If you’re talking about printed newsletters, they’re dead. Anything printed is. Say goodbye to bookstores like Borders and Barnes & Noble. They will all be gone within the next couple years just as record stores have disappeared. Ebooks are the future.
As far as newsletters, electronic versions may survive but most people these days prefer the blog route in which posts are sent to their subscriber list and also posted online to attract new subscribers and encourage reader comments.
I don’t think direct mail is dead. In fact, these days it’s a way to stand out when so many others are choosing email. Sending a compelling brochure, postcard or direct mailer to a targeted list is a viable marketing strategy.
I make most of my money selling website copy. I do occasionally also write press releases, brochures, ads, packaging materials, technical articles, blog posts, etc. I am able to support myself.
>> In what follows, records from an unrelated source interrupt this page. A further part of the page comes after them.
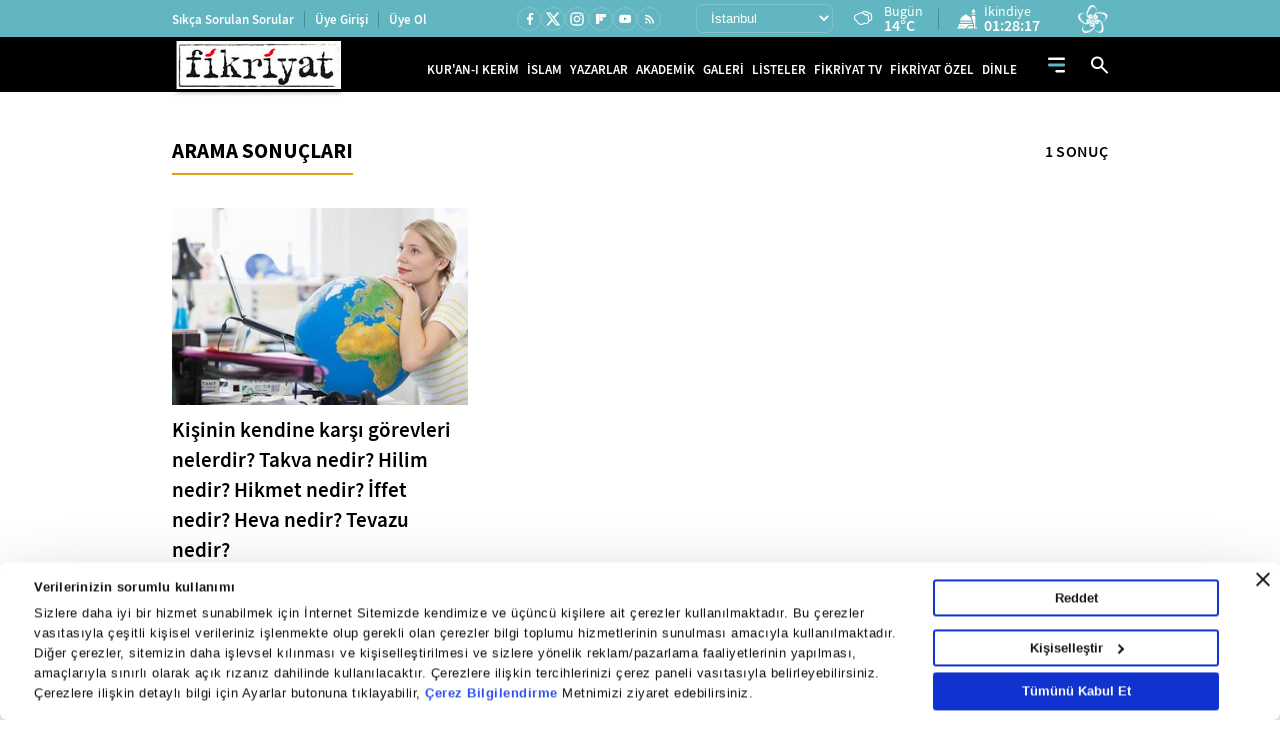

--- FILE ---
content_type: application/javascript
request_url: https://i.tmgrup.com.tr/tmdwebpush/tmdwebpush.js?v=18625
body_size: 2388
content:
var __tmdwebpush;!function(){try{var e,t=function(){var t;try{var r=[{Hosts:["www.sabah.com.tr","m.sabah.com.tr"],AppId:"1:994314251369:web:af273ef5415d9911c846f8",SubscribeApiUrl:"https://psabah.tmgrup.com.tr/register",SWLocation:"/webpush-sw.js?v=9",Topic:"sabah-LIVE",Segmentations:[{Tag:"Ekonomi",UrlFilters:["/ekonomi","/apara"],Threshold:5},{Tag:"Spor",UrlFilters:["/spor"],Threshold:5}]},{Hosts:["www.takvim.com.tr","m.takvim.com.tr"],AppId:"1:994314251369:web:16a36708298183d7c846f8",SubscribeApiUrl:"https://ptakvim.tmgrup.com.tr/register",SWLocation:"/webpush-sw.js?v=4",Topic:"takvim-LIVE"},{Hosts:["www.fotomac.com.tr","m.fotomac.com.tr"],AppId:"1:994314251369:web:308bb06abecdf933c846f8",SubscribeApiUrl:"https://pfotomac.tmgrup.com.tr/register",SWLocation:"/webpush-sw.js?v=6",Topic:"fotomac-LIVE"},{Hosts:["www.ahaber.com.tr","m.ahaber.com.tr"],AppId:"1:994314251369:web:76f25b45b7623642c846f8",SubscribeApiUrl:"https://pahaber.tmgrup.com.tr/register",SWLocation:"/webpush-sw.js?v=4",Topic:"ahaber-LIVE"},{Hosts:["www.aspor.com.tr","m.aspor.com.tr"],AppId:"1:994314251369:web:373fae1fa7496d95c846f8",SubscribeApiUrl:"https://paspor.tmgrup.com.tr/register",SWLocation:"/webpush-sw.js?v=4",Topic:"aspor-LIVE"},{Hosts:["www.fikriyat.com"],AppId:"1:994314251369:web:7dc1a52119845470c846f8",SubscribeApiUrl:"https://pfikriyat.tmgrup.com.tr/register",SWLocation:"/webpush-sw.js?v=4",Topic:"fikriyat-LIVE"},{Hosts:["www.atv.com.tr"],AppId:"1:994314251369:web:0697fc5b393552eec846f8",SubscribeApiUrl:"https://patv.tmgrup.com.tr/register",SWLocation:"/webpush-sw.js?v=4",Topic:"atv-LIVE"},{Hosts:["www.anews.com.tr"],AppId:"1:994314251369:web:6ac9b345ea04974ec846f8",SubscribeApiUrl:"https://panews.tmgrup.com.tr/register",SWLocation:"/webpush-sw.js?v=9",Topic:"anews-LIVE"},{Hosts:["www.yeniasir.com.tr"],AppId:"1:994314251369:web:f76dc7bf278d7c59c846f8",SubscribeApiUrl:"https://pyeniasir.tmgrup.com.tr/register",SWLocation:"/webpush-sw.js?v=4",Topic:"yeniasir-LIVE"},{Hosts:["www.apara.com.tr"],AppId:"1:994314251369:web:31651f38a810f029c846f8",SubscribeApiUrl:"https://papara.tmgrup.com.tr/register",SWLocation:"/webpush-sw.js?v=4",Topic:"apara-LIVE"},{Hosts:["i.tmgrup.com.tr"],AppId:"1:994314251369:web:16a36708298183d7c846f8",SubscribeApiUrl:"https://ptakvim.tmgrup.com.tr/register",SWLocation:"https://i.tmgrup.com.tr/tmdwebpush/dev/webpush-sw.js?v=11",Topic:"tmgrup-APPDEV"}],s=document.location.host;if((t={}).Config=r.find((e=>e.Hosts.indexOf(s.toLowerCase())>-1)),t.GetRecentSubscription=function(){try{return JSON.parse(window.localStorage.getItem("push-subscription"))}catch(e){}return null},t.Subscribe=function(e,t,r,s){var o=this.GetRecentSubscription();if(!r&&o&&o.Token==e&&o.Group==t)return!1;var i={subscriberId:e,subscriberBrowser:"chrome",groupName:t,isFirebase:!0};return fetch(this.Config.SubscribeApiUrl,{method:"POST",headers:{"Content-Type":"application/json"},body:JSON.stringify(i)}).then((e=>e.text())).then((r=>{"OK"==r&&window.localStorage.setItem("push-subscription",JSON.stringify({Token:e,Group:t})),s&&s(i)})).catch((e=>{s&&s(e)})),!0},t.PromptAndSubscribe=function(t,r){e.getToken().then((e=>{e&&(this.Subscribe(e,t||this.Config.Topic,r),"undefined"!=typeof onTmdWebpushPermissionPrompted&&onTmdWebpushPermissionPrompted())})).catch((e=>{}))},!t.Config)return null;try{if(t.Config.Segmentations&&t.Config.Segmentations.length>0){var o=document.location.pathname;!function(e){try{var t=window.indexedDB||window.mozIndexedDB||window.webkitIndexedDB||window.msIndexedDB;if(t){var r,s=t.open("WebPushSegmentation",1);s.onupgradeneeded=function(e){var t,r,o=s.result;try{t=o.transaction("Segments","readwrite")}catch(e){}t&&(r=t.objectStore("Segments")),r||(r=o.createObjectStore("Segments",{keyPath:"Key"}))},s.onsuccess=function(t){r=t.target.result;try{var s=r.transaction("Segments","readwrite").objectStore("Segments").get("Segments");s.onsuccess=function(t){e(s.result?s.result.Value:null)}}catch(t){return e(null)}},s.onerror=function(t){return e(null)}}}catch(t){return e(null)}}((function(e){for(var r=JSON.parse(e||"[]"),s=0;s<t.Config.Segmentations.length;s++){var i=t.Config.Segmentations[s];if(i&&i.UrlFilters)for(var n=0;n<i.UrlFilters.length;n++)if(o.startsWith(i.UrlFilters[n])){var a=r.find((e=>e.Tag==i.Tag));a||(a={Tag:i.Tag,Count:0,Valid:!1,Expire:null},r.push(a)),a.Expire&&new Date>=new Date(a.Expire)&&(a.Count=0),a.Count++,a.Expire=new Date,a.Expire.setDate(a.Expire.getDate()+20),a.Count>=i.Threshold?a.Valid=!0:a.Valid=!1;break}}!function(e){try{var t=window.indexedDB||window.mozIndexedDB||window.webkitIndexedDB||window.msIndexedDB||window.shimIndexedDB;if(t){var r=t.open("WebPushSegmentation",1);r.onupgradeneeded=function(t){var s,o,i=r.result;try{s=i.transaction("Segments","readwrite")}catch(e){}s&&(o=s.objectStore("Segments")),o||(o=i.createObjectStore("Segments",{keyPath:"Key"})),o.clear().onsuccess=function(t){o.add({Value:e,Key:"Segments"})}},r.onsuccess=function(t){var r,s,o=t.target.result;try{r=o.transaction("Segments","readwrite")}catch(e){}(r&&(s=r.objectStore("Segments")),s)&&(s.clear().onsuccess=function(t){s.add({Value:e,Key:"Segments"})})}}}catch(e){}}(JSON.stringify(r))}))}}catch(e){}}catch(e){}return t}();if(!t||!("serviceWorker"in navigator))return;r("https://www.gstatic.com/firebasejs/7.15.1/firebase-app.js",(function(){r("https://www.gstatic.com/firebasejs/7.15.1/firebase-messaging.js",(function(){var r={apiKey:"AIzaSyD9P16P88n4ErZL4CoHkCc-QagdKEuaXg8",authDomain:"fir-webpush-28ff4.firebaseapp.com",databaseURL:"https://fir-webpush-28ff4.firebaseio.com",projectId:"fir-webpush-28ff4",storageBucket:"fir-webpush-28ff4.appspot.com",messagingSenderId:"994314251369",appId:t.Config.AppId};firebase.initializeApp(r),navigator.serviceWorker.register(t.Config.SWLocation).then((r=>{(e=firebase.messaging()).useServiceWorker(r),e.usePublicVapidKey("BJPDcIBjMara-tULNfglKZSpruuSyolfScgfs0_-C6iDGeBphNQOLqPa4fB6Dykl85UE3-DBGlJv_tiqVX-DF4E"),e.onTokenRefresh((()=>{t.PromptAndSubscribe()})),e.onMessage((e=>{navigator.serviceWorker.ready.then((t=>{t.active.postMessage(e)}))})),__tmdwebpush={App:t},t.PromptAndSubscribe()})).catch((function(e){console.error(t.Config.SWLocation+" service worker failed to register.",e)}))}))}))}catch(e){}function r(e,t){fetch(e).then((e=>e.text())).then((e=>{new Function(e)(),t&&t()})).catch((e=>console.error(e)))}}();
However, I know many freelance writers who are not able to do so.
Part of being successful as a self-employed copywriter is learning to market your services. That means finding prospects, persuading them to work with you and negotiating a fair rate. You have to accept that selling is a critical part of your job or you won’t be successful.
One of the most difficult aspects of any type of self-employment these days, not just for freelance copywriters, is paying your own healthcare insurance. I’m sure you don’t worry about such things in that you’re still in school, but it’s a big deal once you’re out on your own, and particularly once you have a family.
If I worked for an employer, my health insurance would likely be provided for free or at a very low cost. Health care is one of the big challenges for freelancers and all self-employed persons, although the situation has improved in recent years thanks to Obamacare (the Affordable Care Act).
Other than health insurance, I strive to keep my expenses minimal. I work out of my home, so I don’t pay office rent, and any employees who work for me are freelancers, so I pay them for their services on a specific project but not a salary and no benefits. I typically don’t meet in person with my clients so I have limited travel expenses. Most clients are not in my immediate area, and the phone, email and instant messaging are usually sufficient for our discussions.
As for office equipment, I have the typical fare — a PC, a laptop, an iPhone, etc. Nothing extravagant. As you can see, one of the benefits of being a copywriter is a minimal investment in the business. And in my opinion, low overhead means low stress.
Keep learning about your craft. You can easily find many blogs devoted to the subject of copywriting. They offer a wealth of information, as do ebooks and traditional books too. Look for opportunities to attend seminars or workshops on copywriting, blogging and marketing. They’ll accelerate your learning curve.
Finally, practice, practice, practice. The best way to improve as a writer is to write. It’s not enough to simply study the subject. Go from observer to active participant. Jump in, get wet and start swimming!
I wish you the best of luck and success in your endeavors.